Objectives

Learn how to call a function in parallel using shared memory multiprocessing.

We’ll use the code in directory multiproc. Start by

cd multiproc

Why multiprocessing

Multiprocessing is suitable when:

  • your computational resources have many CPU cores. On Mahuika, you can access up to 36 cores (72 hyperthreads) within a single node.
  • you have a large number of tasks that need to be executed in any order

Pros

  • decreases your execution time by leveraging multiple CPU cores
  • suitable when the workload of each process varies

Cons

  • uses more resources
  • processes must typically run on the same node

Learn the basics

As an example, we’ll assume that you have to apply a very expensive function f to a number of input values:

import time

def f(x):
    # expensive function
    time.sleep(10)
    return x

# call the function sequentially for input values 0, 1, 2, 3 and 4
input_values = [x for x in range(5)]
res = [f(x) for x in input_values]

In its original form, function f is called sequentially for each value of x. The modified version using 3 processes is:

import multiprocessing
import time

def f(x):
    # expensive function
    time.sleep(10)
    return x

# create a "pool" of 3 processes to do the calculations
pool = multiprocessing.Pool(processes=3)

# the function is called in parallel, using the number of processes 
# we set when creating the Pool
input_values = [x for x in range(5)]
res = pool.map(f, input_values)

How it works: each input value of input_values is put in a queue and handed over to a worker. Here, there are 3 workers who accomplish the task in parallel. When a worker has finished a task, a new task is assigned until the queue is empty. At which point all the elements of array res have been filled.
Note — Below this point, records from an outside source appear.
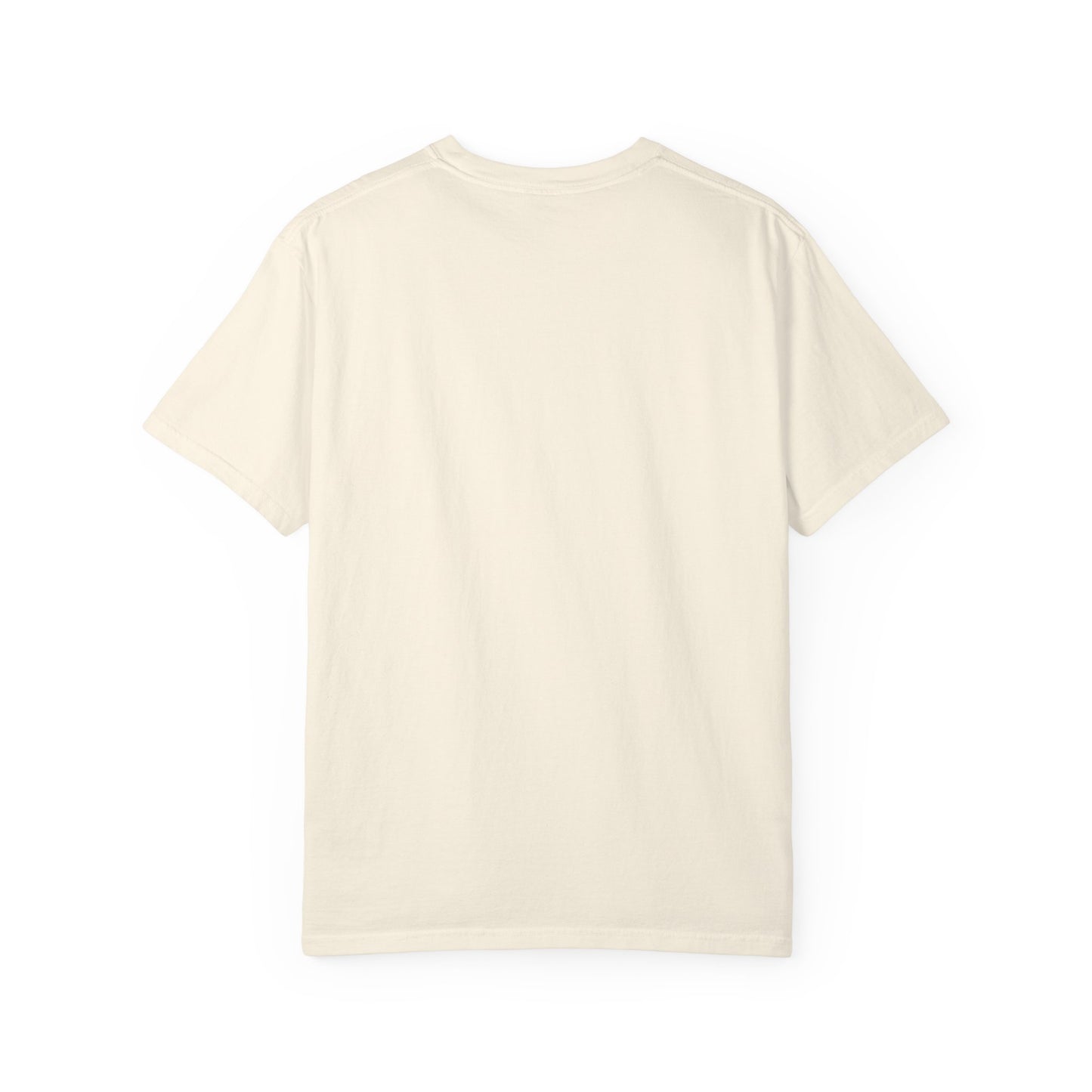 Bigfoot Neighborhood Watch Tee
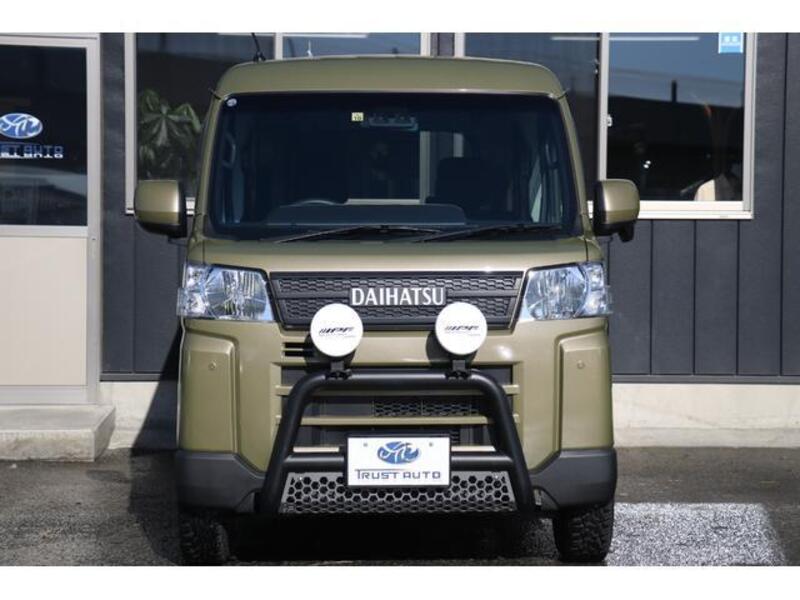 HIJET CARGO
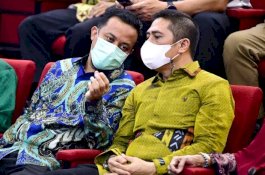 Gubernur Sulsel Dorong Selayar Jadi Kawasan Ekonomi Khusus Sektor Pariwisata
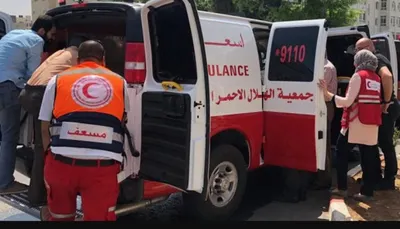 اخبار اليمن الان استشهاد متأثرا بإصابته برصاص الاحتلال اخبار اليمن الان الحدث اليوم عاجل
The serial version takes about 50 seconds - there are 5 tasks each taking 10 seconds. The multiprocessing version takes about 20 seconds as some processes need to complete two tasks and others only one. Naturally, it would be more efficient to match the number of tasks to the number of processes. In many cases, however, the number of tasks exceeds the number of processes available on the system, meaning that some processes will need to work on several tasks.

Running the scatter code using multiple threads

We’ve created a version of scatter.py which reads the environment variable OMP_NUM_THREADS to set the number of processes. We’ve also modified our scatter.sl script to set the number of processes using --cpus-per-task=4. To prevent two processes to be placed on each core, we use --hint=nomultithread.

To run interactively using 4 processes, type

export OMP_NUM_THREADS=4
python scatter.py

Exercises

This version of scatter.py has been slightly adapted so that, with a few code changes, you can turn the serial version into one where function computeField can execute in parallel. Function computeField takes input argument k, the flat index into the 2D field arrays representing the incident and scatted fields (i.e. k = j*nx1 + i), and returns the incident and scattered field values for each grid node. The incident and scattered field values

# change the following for parallel execution
res = [computeField(k) for k in range(ny1 * nx1)]

can be computed in any order.

  • adapt the code in scatter.py to call computeField in parallel (the number of processes is nproc)
  • what is the speedup (timing of --cpus-per-task=1 over --cpus-per-task=8)?